Taking supplements? Could be waste of money and harmful to boot

According to a report in The New York Times by Paul Offit and Sarah Erush, dietary supplements not only could be a total waste of time and money, they could be harmful as well.

The Food and Drug Administration (FDA) doesn’t regulate dietary supplements as drugs so  they aren’t tested for safety and efficacy before they’re sold. Many aren’t made according to minimal standards of manufacturing. Some facilities where supplements are made were found to be contaminated with rodent feces and urine. And many are mislabeled, accidentally or intentionally. They often aren’t what they say they are.

In 2003, researchers tested “ayurvedic” remedies from health food stores throughout Boston. They found that 20 percent contained potentially harmful levels of lead, mercury or arsenic.  In 2008, two products were pulled off the market because they were found to contain around 200 times more selenium (an element that some believe can help prevent cancer) than their labels said. People who ingested these products developed hair loss, muscle cramps, diarrhea, joint pain, fatigue and blisters.

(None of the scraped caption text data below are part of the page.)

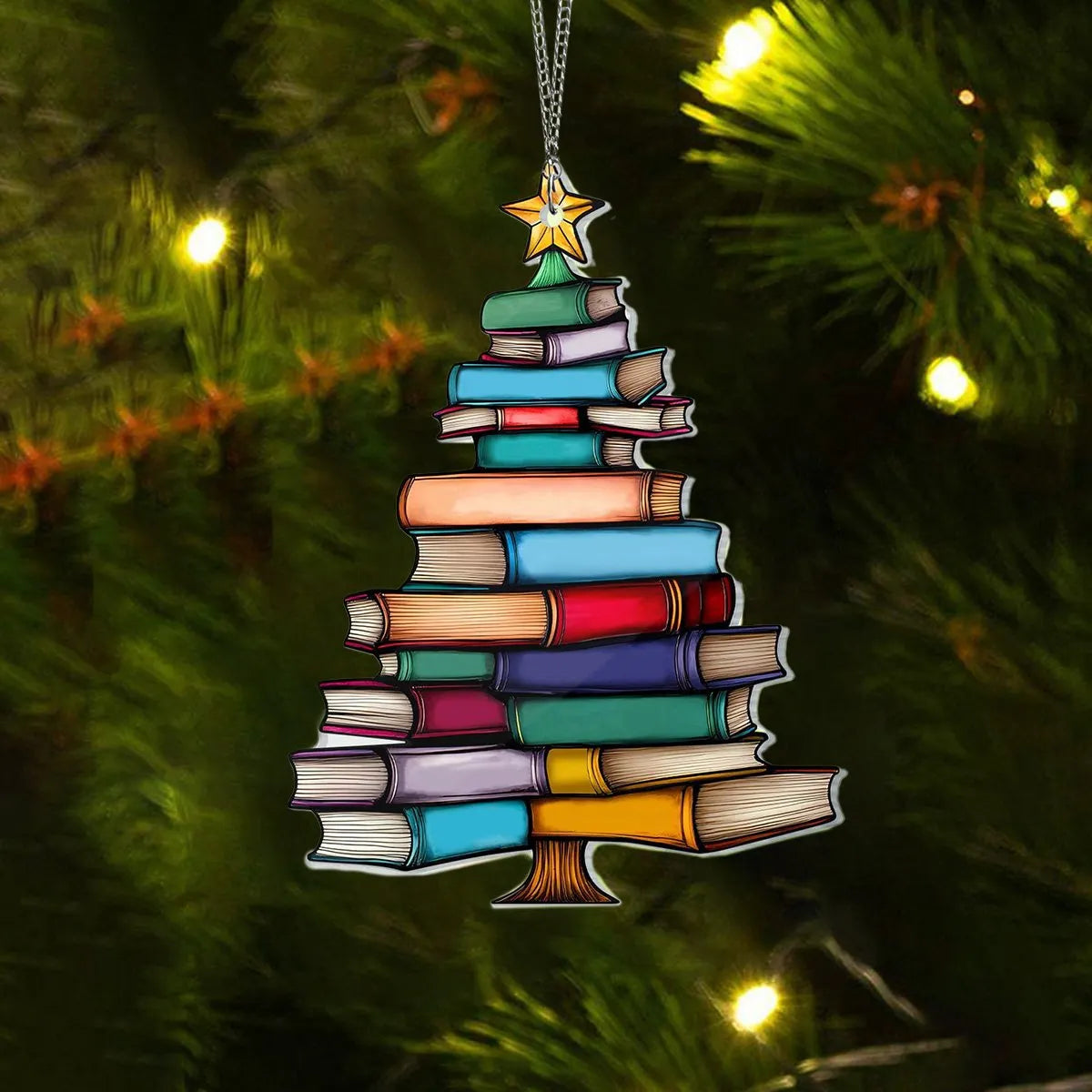 🎄📚✨Christmas Book Tree Ornament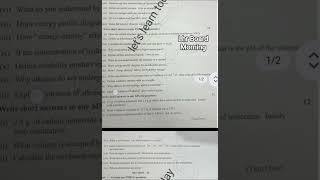 1st year Chemistry lhr Board | Chemistry Lahore board 2026 #lahore #exam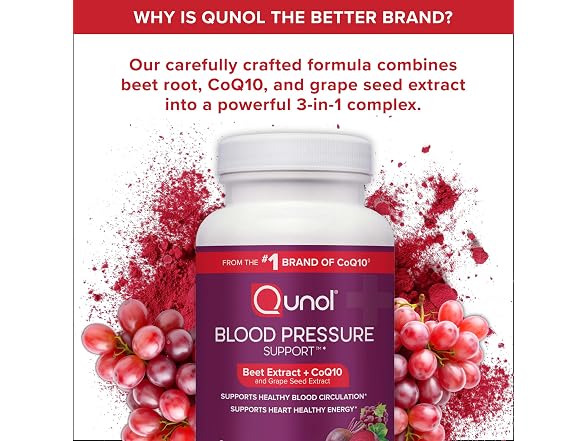 Qunol | 3-in-1 Beet Roots Capsules 60ct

Last summer, vitamins and minerals made by Purity First Health Products in Farmingdale, N.Y., were found to contain two powerful anabolic steroids. Some of the women who took them developed masculinizing symptoms like lower voices and fewer menstrual periods.

Last month, researchers in Ontario found that popular herbal products like those labeled St. John’s wort and ginkgo biloba often contained completely different herbs or contaminants, some of which could be quite dangerous.

The F.D.A. estimates that approximately 50,000 adverse reactions to dietary supplements occur every year. And yet few consumers know this.